That would be Walesby hill. Yep been up that a few times. Not bragging but I don't need the granny ring anymore on it. I have attched a piccy of Walesby hill. Have I got the correct one?



Gerry Attrick said:


> Whereabouts are you based?


Market Rasen



Fluffy said:


> And whys that?


Well you said that your front mech has trouble selecting the granny ring, so you adapted to not using it. Is that not evolution?


----------



## Simba (20 Apr 2010)

I guess it could be seen that way yea. When I say it doesn't like the small ring it just does not engage on it. Which even when the bike was new I hardly used that anyway except for stopping and starting.


----------



## Steve H (22 Apr 2010)

If you don't need the granny ring anymore do you want to sell it?? As a large bloke living in very hilly Yorkshire I think I could do with two granny rings!!


----------



## jimboalee (22 Apr 2010)

This so-called "Granny ring" was invented so a tourist who has a bike weighing 56lb ( 1/2 cwt ) loaded up with camping kit could ride up a 10% hill at 2.5 mph.

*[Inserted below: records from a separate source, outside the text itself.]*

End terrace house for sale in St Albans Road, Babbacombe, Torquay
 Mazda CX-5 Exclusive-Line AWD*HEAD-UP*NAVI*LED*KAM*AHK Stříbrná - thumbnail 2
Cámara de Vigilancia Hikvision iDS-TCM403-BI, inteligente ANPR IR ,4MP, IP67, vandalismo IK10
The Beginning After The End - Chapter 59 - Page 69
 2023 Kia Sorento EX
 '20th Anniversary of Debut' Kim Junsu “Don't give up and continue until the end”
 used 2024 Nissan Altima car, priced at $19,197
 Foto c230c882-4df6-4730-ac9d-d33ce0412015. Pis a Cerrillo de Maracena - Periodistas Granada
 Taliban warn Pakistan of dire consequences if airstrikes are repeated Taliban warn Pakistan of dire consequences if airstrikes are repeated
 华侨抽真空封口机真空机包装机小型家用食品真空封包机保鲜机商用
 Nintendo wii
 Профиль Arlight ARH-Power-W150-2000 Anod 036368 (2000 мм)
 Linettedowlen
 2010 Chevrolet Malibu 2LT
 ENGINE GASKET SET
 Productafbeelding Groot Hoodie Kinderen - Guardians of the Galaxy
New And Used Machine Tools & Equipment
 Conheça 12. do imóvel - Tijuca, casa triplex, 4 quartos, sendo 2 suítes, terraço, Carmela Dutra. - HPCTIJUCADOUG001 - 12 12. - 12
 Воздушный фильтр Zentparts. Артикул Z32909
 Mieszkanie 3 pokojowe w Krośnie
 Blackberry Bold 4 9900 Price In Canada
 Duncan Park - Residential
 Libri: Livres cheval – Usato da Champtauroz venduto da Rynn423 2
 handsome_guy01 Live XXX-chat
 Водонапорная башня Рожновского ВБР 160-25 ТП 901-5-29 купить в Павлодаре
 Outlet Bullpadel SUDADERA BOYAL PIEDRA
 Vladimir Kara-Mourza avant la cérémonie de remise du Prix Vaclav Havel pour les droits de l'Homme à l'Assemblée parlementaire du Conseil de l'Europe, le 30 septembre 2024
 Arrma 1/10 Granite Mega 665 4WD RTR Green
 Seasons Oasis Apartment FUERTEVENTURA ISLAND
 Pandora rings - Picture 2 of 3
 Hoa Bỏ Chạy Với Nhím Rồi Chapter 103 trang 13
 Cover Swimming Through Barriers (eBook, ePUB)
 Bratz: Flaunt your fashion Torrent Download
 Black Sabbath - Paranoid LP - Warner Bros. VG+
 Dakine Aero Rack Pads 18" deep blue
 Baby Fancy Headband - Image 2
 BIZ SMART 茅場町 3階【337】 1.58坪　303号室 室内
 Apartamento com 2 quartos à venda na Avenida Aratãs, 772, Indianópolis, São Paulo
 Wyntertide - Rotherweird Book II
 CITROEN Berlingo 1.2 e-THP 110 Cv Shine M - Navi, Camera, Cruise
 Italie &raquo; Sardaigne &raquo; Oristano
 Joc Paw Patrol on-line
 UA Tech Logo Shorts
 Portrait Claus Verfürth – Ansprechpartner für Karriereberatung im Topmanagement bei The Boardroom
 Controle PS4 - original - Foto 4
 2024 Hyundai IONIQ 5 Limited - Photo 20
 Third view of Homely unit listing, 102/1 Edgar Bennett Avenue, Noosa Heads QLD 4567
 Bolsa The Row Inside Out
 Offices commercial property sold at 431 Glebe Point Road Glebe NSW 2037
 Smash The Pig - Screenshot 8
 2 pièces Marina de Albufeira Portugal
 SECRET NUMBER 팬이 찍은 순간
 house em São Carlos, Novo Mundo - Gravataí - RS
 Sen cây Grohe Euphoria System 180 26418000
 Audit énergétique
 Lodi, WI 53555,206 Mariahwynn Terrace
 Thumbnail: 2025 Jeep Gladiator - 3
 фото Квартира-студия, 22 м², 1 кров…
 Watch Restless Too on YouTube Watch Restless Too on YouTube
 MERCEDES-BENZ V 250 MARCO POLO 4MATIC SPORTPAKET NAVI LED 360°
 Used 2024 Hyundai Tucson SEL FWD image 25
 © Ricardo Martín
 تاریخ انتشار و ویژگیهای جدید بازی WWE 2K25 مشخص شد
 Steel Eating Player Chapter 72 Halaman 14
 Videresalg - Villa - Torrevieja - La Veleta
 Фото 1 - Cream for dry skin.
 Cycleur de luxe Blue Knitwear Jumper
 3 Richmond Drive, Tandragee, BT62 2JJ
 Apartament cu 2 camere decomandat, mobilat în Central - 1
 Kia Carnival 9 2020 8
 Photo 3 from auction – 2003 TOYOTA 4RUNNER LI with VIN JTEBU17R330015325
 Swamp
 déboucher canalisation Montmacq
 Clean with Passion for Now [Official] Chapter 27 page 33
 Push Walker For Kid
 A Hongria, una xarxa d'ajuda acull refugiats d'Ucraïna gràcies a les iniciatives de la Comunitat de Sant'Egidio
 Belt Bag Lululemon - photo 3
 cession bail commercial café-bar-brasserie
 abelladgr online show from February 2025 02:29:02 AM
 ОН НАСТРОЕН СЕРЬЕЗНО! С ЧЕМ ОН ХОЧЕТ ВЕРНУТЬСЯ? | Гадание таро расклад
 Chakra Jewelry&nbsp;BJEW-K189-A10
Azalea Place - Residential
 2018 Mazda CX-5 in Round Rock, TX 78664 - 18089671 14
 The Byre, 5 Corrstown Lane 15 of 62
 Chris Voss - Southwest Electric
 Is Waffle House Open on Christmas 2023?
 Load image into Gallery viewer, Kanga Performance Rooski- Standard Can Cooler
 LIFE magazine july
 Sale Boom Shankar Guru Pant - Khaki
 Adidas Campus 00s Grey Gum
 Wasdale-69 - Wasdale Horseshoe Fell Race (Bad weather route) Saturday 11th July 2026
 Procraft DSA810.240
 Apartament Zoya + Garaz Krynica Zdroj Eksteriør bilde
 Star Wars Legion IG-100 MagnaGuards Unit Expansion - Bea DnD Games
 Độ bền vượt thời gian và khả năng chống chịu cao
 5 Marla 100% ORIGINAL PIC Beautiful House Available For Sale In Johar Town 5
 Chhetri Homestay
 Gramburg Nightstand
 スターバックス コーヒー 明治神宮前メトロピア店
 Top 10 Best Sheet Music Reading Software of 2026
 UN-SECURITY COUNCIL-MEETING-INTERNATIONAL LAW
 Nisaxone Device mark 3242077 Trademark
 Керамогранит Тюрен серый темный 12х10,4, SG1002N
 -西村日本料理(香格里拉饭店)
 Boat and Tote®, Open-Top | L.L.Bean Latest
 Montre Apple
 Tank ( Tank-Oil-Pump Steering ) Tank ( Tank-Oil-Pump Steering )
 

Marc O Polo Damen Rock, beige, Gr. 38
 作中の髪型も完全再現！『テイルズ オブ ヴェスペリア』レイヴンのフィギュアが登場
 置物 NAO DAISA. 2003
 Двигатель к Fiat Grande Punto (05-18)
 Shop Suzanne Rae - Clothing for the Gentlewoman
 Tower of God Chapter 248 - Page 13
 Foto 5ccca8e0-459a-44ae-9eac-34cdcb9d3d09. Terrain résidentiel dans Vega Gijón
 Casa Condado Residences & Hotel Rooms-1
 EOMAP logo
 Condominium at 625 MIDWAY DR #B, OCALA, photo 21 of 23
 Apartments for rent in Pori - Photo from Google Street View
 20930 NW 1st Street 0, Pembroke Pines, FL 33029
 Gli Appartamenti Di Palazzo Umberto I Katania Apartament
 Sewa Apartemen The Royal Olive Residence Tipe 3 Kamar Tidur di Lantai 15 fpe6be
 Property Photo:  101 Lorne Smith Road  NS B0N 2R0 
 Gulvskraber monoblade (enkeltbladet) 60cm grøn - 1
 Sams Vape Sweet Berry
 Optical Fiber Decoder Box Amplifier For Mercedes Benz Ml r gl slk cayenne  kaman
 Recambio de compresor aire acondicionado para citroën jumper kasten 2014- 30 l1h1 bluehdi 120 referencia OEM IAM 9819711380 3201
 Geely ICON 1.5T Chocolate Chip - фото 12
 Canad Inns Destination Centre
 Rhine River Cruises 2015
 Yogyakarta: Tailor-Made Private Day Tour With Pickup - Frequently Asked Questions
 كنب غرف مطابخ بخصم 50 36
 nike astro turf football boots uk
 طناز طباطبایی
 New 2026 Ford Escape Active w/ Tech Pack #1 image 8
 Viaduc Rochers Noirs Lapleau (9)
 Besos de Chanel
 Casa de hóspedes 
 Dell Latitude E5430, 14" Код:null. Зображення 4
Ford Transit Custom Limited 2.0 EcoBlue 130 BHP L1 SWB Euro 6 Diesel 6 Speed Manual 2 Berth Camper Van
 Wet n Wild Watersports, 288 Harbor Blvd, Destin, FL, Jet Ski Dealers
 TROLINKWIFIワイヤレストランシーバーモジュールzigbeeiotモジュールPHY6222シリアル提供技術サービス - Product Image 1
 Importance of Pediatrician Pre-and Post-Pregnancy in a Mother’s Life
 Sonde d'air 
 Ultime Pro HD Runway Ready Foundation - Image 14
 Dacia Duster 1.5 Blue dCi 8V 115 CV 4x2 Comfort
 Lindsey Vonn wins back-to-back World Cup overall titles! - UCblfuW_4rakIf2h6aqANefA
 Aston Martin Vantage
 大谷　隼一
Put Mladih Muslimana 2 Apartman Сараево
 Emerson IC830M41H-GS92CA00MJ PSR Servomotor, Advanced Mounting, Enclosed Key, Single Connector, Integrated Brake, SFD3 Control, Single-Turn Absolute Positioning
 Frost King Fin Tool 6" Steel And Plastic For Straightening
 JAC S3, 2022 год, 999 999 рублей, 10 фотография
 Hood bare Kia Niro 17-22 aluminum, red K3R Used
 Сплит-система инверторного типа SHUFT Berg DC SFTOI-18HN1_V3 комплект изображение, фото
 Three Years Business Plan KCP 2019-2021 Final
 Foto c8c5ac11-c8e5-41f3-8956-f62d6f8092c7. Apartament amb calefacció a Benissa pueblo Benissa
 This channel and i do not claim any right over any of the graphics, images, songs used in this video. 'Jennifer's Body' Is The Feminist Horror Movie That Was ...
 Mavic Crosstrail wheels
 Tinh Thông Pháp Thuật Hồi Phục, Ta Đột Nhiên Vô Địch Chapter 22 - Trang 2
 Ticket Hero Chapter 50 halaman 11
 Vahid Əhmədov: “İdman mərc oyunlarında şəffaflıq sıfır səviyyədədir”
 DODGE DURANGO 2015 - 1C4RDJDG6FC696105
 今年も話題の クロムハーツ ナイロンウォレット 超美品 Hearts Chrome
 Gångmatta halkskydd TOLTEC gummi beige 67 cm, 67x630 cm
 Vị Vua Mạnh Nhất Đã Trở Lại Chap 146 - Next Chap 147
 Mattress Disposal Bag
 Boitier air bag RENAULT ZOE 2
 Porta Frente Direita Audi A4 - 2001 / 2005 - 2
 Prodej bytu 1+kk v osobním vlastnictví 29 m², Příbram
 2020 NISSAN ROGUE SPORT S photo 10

The threshold for 'walk' is an 18" gear which is 45 rpm at 2.5 mph.

Most sports bikes these days are less than 25lb. The 10% gear on a 25lb bike is 40", which doesn't need a tripple chainset. A 39 x 27 will do.

As the rider's hill climbing experience grows, and his/her legs likewise, they will be using the 40" gear on 12% hills and then short 14% hills.


----------



## wanda2010 (22 Apr 2010)

jimboalee said:


> This so-called "Granny ring" was invented so a tourist who has a bike weighing 56lb ( 1/2 cwt ) loaded up with camping kit could ride up a 10% hill at 2.5 mph.
> 
> The threshold for 'walk' is an 18" gear which is 45 rpm at 2.5 mph.
> 
> ...




My bit of London doesn't have much 'gradients' and whilst I have no problems running up them I will re-route if I have to . Although thinking about it some more, cycling up them could only help improve my running skills surely?


----------